What is needed:
Format the material from the line with "Is the window" up to and including the line with "48.4 inches" as a Markdown table with the columns Number and Line, putting a row number in the first column and the line itself in the second. Omit blank lines and the pictures.
** BEGIN **
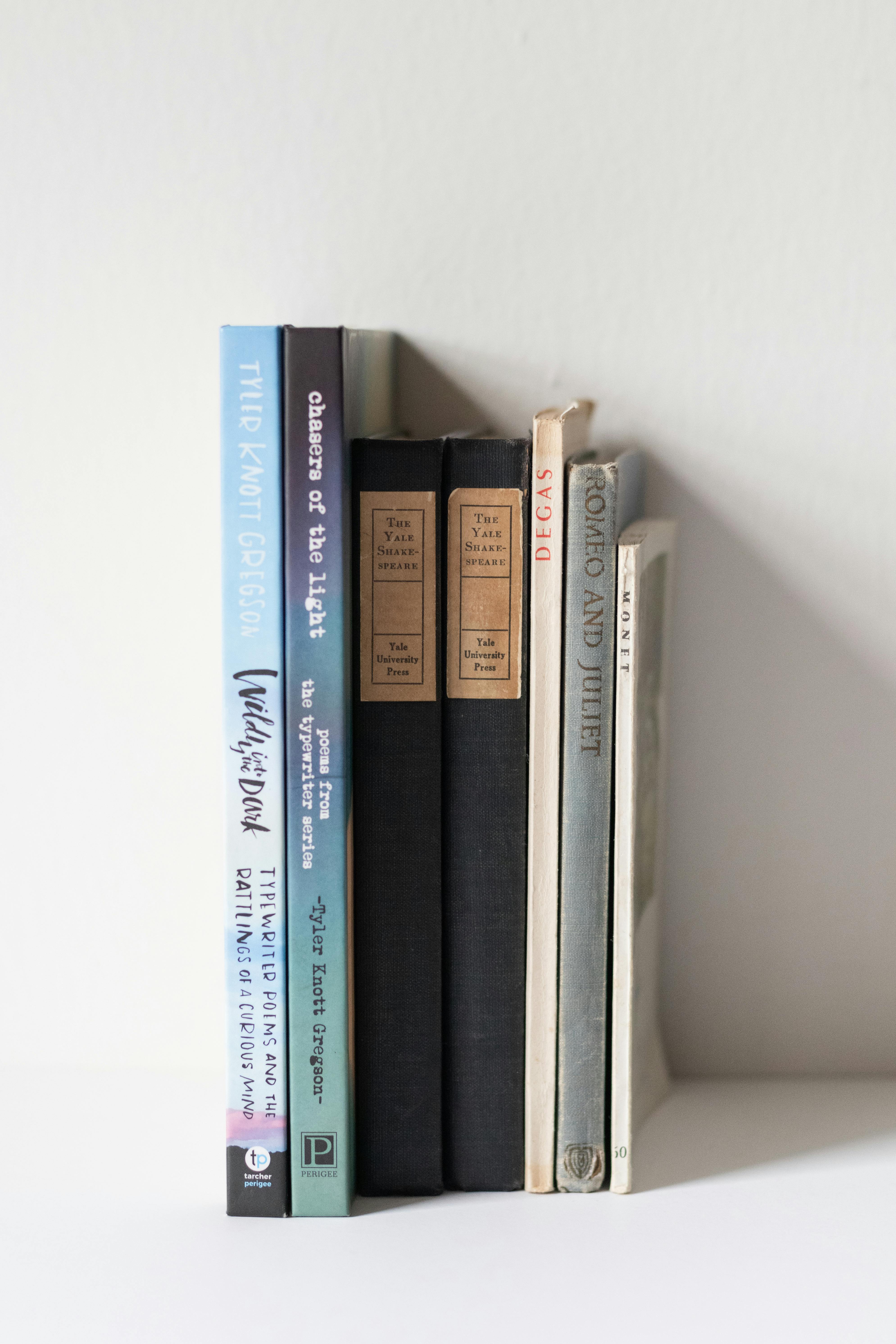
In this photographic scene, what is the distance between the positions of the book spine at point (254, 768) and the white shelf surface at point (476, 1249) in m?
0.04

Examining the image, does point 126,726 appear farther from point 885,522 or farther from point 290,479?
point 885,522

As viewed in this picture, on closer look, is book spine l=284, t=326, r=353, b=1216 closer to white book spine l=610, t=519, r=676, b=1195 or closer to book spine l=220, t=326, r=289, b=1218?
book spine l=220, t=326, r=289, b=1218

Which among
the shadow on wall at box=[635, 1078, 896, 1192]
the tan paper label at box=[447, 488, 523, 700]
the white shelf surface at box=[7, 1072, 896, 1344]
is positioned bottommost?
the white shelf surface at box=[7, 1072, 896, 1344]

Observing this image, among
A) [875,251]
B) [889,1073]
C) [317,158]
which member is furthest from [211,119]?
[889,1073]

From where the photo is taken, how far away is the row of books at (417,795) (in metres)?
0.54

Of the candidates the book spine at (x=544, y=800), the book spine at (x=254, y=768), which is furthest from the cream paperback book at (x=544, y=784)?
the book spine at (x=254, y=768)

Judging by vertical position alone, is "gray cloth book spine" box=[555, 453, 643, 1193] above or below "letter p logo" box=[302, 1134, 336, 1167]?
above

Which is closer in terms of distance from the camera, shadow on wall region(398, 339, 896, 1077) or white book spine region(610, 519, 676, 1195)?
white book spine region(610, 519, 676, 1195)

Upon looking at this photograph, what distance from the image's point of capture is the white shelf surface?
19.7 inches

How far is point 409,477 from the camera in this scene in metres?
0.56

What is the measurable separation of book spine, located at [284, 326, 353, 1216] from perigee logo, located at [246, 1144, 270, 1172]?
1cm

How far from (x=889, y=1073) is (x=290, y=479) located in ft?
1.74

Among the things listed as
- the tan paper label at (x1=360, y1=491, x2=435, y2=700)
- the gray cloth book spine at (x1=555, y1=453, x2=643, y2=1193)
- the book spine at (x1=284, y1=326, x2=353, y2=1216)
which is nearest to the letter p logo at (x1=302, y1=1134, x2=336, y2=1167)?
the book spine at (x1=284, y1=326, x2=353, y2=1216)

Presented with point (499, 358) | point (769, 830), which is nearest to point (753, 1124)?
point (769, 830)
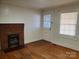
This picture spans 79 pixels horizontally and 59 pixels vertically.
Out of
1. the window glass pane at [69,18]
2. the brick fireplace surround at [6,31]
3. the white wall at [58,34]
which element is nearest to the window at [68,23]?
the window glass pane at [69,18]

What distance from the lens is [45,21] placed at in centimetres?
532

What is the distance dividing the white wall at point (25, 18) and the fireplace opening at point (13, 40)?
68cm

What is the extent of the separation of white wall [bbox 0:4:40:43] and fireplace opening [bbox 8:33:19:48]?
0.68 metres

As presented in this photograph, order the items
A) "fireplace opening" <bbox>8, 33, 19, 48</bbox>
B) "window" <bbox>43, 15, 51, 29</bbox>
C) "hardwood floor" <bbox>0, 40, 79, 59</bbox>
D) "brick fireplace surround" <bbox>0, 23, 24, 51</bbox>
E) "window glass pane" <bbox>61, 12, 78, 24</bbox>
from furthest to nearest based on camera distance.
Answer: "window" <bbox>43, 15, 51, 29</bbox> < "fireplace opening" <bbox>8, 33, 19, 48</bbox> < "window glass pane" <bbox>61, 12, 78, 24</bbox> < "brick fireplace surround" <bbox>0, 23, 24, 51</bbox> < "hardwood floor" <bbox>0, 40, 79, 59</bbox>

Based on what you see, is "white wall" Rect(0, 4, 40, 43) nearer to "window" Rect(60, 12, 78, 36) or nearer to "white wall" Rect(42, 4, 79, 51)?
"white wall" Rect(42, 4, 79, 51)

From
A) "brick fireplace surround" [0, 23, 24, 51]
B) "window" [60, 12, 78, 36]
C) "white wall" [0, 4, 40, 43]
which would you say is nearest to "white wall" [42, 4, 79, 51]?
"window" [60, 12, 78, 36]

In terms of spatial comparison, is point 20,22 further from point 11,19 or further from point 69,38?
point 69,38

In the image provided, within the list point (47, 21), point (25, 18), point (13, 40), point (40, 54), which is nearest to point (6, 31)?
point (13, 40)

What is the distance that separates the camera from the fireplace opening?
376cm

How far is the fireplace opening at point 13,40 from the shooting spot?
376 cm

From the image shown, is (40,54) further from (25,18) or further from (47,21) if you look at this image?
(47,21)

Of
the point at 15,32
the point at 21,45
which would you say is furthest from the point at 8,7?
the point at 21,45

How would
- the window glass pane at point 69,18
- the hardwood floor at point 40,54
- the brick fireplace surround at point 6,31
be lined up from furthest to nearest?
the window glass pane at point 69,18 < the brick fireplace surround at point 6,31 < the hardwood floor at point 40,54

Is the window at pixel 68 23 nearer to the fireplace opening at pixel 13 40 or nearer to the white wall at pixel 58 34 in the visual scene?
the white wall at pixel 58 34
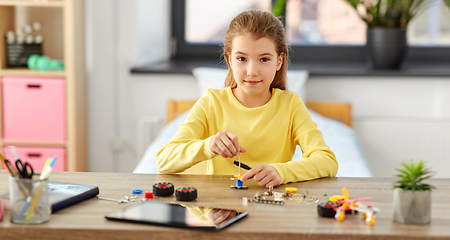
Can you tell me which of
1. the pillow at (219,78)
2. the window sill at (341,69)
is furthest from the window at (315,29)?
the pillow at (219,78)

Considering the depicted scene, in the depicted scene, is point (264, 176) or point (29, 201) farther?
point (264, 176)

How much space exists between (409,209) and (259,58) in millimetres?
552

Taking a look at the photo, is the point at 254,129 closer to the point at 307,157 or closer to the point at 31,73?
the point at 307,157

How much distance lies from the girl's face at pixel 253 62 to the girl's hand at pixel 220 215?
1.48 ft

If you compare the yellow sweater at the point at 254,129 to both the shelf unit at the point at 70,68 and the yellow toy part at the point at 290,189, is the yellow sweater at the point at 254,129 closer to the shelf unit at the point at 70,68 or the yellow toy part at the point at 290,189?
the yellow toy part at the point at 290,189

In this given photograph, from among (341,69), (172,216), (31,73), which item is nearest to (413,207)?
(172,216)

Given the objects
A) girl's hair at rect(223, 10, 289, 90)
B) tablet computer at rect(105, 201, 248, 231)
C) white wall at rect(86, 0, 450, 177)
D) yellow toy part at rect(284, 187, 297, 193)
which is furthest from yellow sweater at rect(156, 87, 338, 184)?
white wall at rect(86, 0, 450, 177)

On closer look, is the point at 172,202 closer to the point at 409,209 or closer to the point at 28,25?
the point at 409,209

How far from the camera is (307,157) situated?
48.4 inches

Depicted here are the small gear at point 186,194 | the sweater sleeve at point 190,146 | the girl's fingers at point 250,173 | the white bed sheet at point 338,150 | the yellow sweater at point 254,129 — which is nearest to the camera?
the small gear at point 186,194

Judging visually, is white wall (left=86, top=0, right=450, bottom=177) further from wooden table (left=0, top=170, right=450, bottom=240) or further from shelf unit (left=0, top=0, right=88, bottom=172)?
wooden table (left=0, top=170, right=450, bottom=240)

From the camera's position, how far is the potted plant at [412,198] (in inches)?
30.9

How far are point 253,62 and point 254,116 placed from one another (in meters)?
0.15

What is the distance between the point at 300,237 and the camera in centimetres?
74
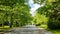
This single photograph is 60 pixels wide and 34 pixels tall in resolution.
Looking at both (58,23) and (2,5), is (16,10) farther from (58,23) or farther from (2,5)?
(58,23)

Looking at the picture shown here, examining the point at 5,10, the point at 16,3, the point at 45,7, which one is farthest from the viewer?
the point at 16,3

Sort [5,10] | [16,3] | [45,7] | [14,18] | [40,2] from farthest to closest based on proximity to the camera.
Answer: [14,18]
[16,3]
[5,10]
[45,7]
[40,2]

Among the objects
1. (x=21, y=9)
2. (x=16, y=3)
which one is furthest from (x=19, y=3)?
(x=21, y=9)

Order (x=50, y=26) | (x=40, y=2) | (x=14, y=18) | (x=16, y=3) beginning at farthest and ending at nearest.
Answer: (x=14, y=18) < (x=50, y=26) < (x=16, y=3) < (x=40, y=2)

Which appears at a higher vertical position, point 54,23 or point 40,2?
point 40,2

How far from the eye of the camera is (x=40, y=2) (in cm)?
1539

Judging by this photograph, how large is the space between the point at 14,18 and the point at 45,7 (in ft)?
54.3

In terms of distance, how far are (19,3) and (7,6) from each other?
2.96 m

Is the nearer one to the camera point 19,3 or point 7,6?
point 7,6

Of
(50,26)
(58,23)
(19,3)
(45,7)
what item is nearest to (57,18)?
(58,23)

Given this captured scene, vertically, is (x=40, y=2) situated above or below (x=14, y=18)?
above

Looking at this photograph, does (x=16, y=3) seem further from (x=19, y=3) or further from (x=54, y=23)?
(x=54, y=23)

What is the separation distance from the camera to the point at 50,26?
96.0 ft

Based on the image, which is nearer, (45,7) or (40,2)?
** END **
Expected answer:
| Number | Line |
|---|---|
| 1 | Is the window at pixel 68 23 nearer to the fireplace opening at pixel 13 40 or nearer to the white wall at pixel 58 34 in the visual scene? |
| 2 | the white wall at pixel 58 34 |
| 3 | Can you tell me which of |
| 4 | 1. the pillow at (219,78) |
| 5 | 2. the window sill at (341,69) |
| 6 | is furthest from the window at (315,29)? |
| 7 | the pillow at (219,78) |
| 8 | Considering the depicted scene, in the depicted scene, is point (264, 176) or point (29, 201) farther? |
| 9 | point (264, 176) |
| 10 | How much space exists between (409,209) and (259,58) in millimetres? |
| 11 | 552 |
| 12 | Taking a look at the photo, is the point at 254,129 closer to the point at 307,157 or closer to the point at 31,73? |
| 13 | the point at 307,157 |
| 14 | How much distance lies from the girl's face at pixel 253 62 to the girl's hand at pixel 220 215? |
| 15 | 1.48 ft |
| 16 | If you compare the yellow sweater at the point at 254,129 to both the shelf unit at the point at 70,68 and the yellow toy part at the point at 290,189, is the yellow sweater at the point at 254,129 closer to the shelf unit at the point at 70,68 or the yellow toy part at the point at 290,189? |
| 17 | the yellow toy part at the point at 290,189 |
| 18 | In this given photograph, from among (341,69), (172,216), (31,73), which item is nearest to (413,207)? |
| 19 | (172,216) |
| 20 | Given the objects |
| 21 | A) girl's hair at rect(223, 10, 289, 90) |
| 22 | B) tablet computer at rect(105, 201, 248, 231) |
| 23 | C) white wall at rect(86, 0, 450, 177) |
| 24 | D) yellow toy part at rect(284, 187, 297, 193) |
| 25 | which is furthest from yellow sweater at rect(156, 87, 338, 184)? |
| 26 | white wall at rect(86, 0, 450, 177) |
| 27 | On closer look, is the point at 172,202 closer to the point at 409,209 or closer to the point at 28,25? |
| 28 | the point at 409,209 |
| 29 | How far from the camera is (307,157) situated? |
| 30 | 48.4 inches |